There is an animal called cancer

Limulus polyphemus Horseshoe Crab

Characteristics

What do horseshoe crabs look like?

Horseshoe crabs are hardly like any other animal we know.

Your shield-shaped front body and the trapezoidal rear body are each covered by an armor-like back plate, which can be moved against each other.

The body contour is a bit like a horse's hoof.

The back of the body is covered with serrated spines on the sides. In the middle it has a long, spiky tail.

That is why they are also called swordtails.

They have scissors to grab the food and five pairs of legs. These lie under the front body.

The first pair of legs is particularly widened. The genital orifices lie on it.

In addition, like a lid, they cover the subsequent pairs of legs, which carry the gills with which the animals breathe. The last pair of legs is used for locomotion on the sea floor.

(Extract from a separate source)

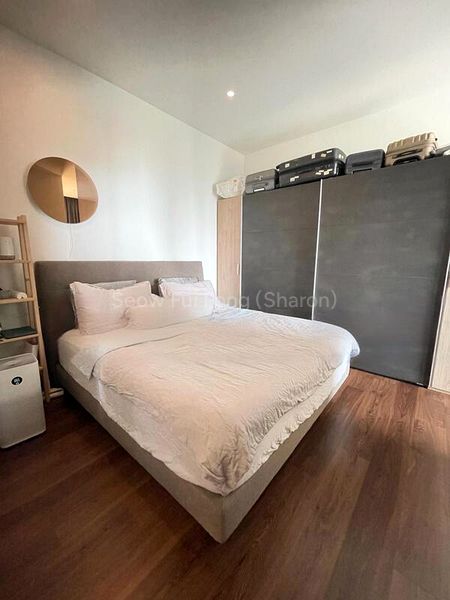 2 Bed Condo for Sale in  Harbour View Towers - Image 6
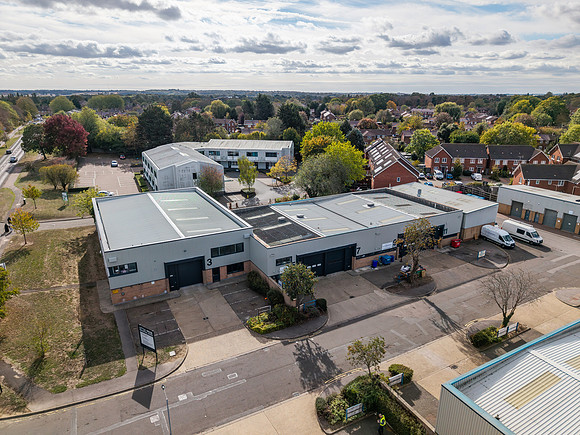 Little Ridge - Welwyn-125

On each side of the armor of the front body there is a so-called complex eye, which is made up of several individual eyes. In addition, the two median eyes are located close to each other in the middle of the front body.

Horseshoe crabs grow up to 70 centimeters long and weigh up to five kilograms.

Where do horseshoe crabs live?

Millions of years ago horseshoe crabs were believed to be at home in all the world's seas. Today they can still be found on the Atlantic coast of North America from Maine in the United States to Yucatan in Mexico and in the tropical seas of Southeast Asia.

Horseshoe crabs are pure marine life. They live on the ocean floor. The horseshoe crabs of the North American coast can be found in water up to 50 meters deep.

What species are horseshoe crabs related to?

Despite their name "horseshoe crabs" they are not really crabs at all, but belong to the group of arachnids and there to the order of the swordtails. Their ancestors existed on earth 440 million years ago.

Today there are still five different species of horseshoe crabs, which are divided into three genera. The genera Tachypleus and Carcinoscorpius live in the warm, tropical oceans of Southeast Asia. The genus Limulus lives in temperate water on the North American Atlantic coast.

How old do horseshoe crabs get?

It is not known how old horseshoe crabs can get.

behavior

How do horseshoe crabs live?

Horseshoe crabs are living fossils: early relatives of them swam the oceans more than 250 million years ago.

The horseshoe crabs themselves have been around for over 150 million years. They haven't changed much to this day.

Finds of fossilized horseshoe crabs prove this. These were discovered in Solnhofen in Bavaria, for example, and they look almost exactly like their descendants living today.

They were able to survive for such a long time because they are very adaptable and can tolerate different salt contents in seawater as well as different water temperatures.

The primeval sea creatures have a very peculiar way of moving:

They swim with their stomach up in the water. They move their leaf-like widened legs up and down.

So they can move very skillfully and agile through the water. The long tail serves as a drive.

Sometimes they bury themselves in the sand or crawl across the ocean floor.

In doing so, they leave typical three-toed tracks in the sand.

Such traces have also been discovered in fossilized form and were mistakenly mistaken for the footprints of a primeval bird.

Friends and enemies of the Horseshoe Crab

Seabirds and sea turtles in particular hunt horseshoe crabs. But humans are also a threat to them because their habitat is threatened by the pollution of the oceans by humans.

How do horseshoe crabs reproduce?

Horseshoe crabs do not become sexually mature until they are around nine to twelve years old. Although they are marine life, they come ashore in spring to reproduce. Then, by the thousands, they crawl out of the water to the beaches to mate.

This is a rather lengthy procedure: the females sometimes carry the males around on their backs for weeks. The males cling to the female's body with the first pair of hooked legs. Finally, this lays 200 to 1000 eggs, each two to three millimeters in size, in a sand trough. There they are inseminated by the male.

First one centimeter long larvae hatch from the eggs, swim in the open water and dig for food in the sand. The larvae grow into horseshoe crabs and have to shed their skin several times if their shell becomes too small.

maintenance

What do horseshoe crabs eat?

Horseshoe crabs feed mainly on crabs, worms, mussels and carrion. They find their food by rummaging through the sand on the seabed.